## Assigned task
Copy the editorial on fall semester burnout starting at "Fall semester burnout" and ending at "deadlines are unrelenting.", and put "worn out" wherever "exhausted" appears.

## Provided passage
-- Opening Marker --

Fall semester burnout is here early this year and was inevitable

An attempt to quickly “return to normal” has hurt us more in the long run

Written By Amanda Andrews, Editor-in-Chief

How are you?

No, really, how are you?

I’ll go first. I am, quite honestly, exhausted. And stressed. And almost everyone who I’ve talked to on campus—from friends, other students, staff, administration, professors—feel the same. This kind of miserable feeling isn’t uncommon at Point Park, but it usually settles in after the nice, ever-so-brief lull of Thanksgiving Break when the massive, daunting end-of-term projects have piled up and deadlines are unrelenting.

We are only one month into the semester, with nearly two whole months before Thanksgiving Break, and yet the burnout is more real than ever. But why so soon?

Much like many corporate industries across the country, the university was eager to get students and professors back to the face-to-face, interactive environment after the mass availability of COVID-19 vaccines, meaning that Point Park has jumped right back to in-person classes. The only way they’re any different from the classes pre-March 2020 is the fact that everyone around campus is wearing a mask.

-- Closing Marker --

## Given material
-- Opening Marker --

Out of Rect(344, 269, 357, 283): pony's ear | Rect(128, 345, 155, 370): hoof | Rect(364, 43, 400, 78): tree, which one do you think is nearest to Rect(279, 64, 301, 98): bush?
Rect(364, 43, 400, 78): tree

-- Closing Marker --

## Solution to this exercise
Fall semester burnout is here early this year and was inevitable

An attempt to quickly “return to normal” has hurt us more in the long run

Written By Amanda Andrews, Editor-in-Chief

How are you?

No, really, how are you?

I’ll go first. I am, quite honestly, worn out. And stressed. And almost everyone who I’ve talked to on campus—from friends, other students, staff, administration, professors—feel the same. This kind of miserable feeling isn’t uncommon at Point Park, but it usually settles in after the nice, ever-so-brief lull of Thanksgiving Break when the massive, daunting end-of-term projects have piled up and deadlines are unrelenting.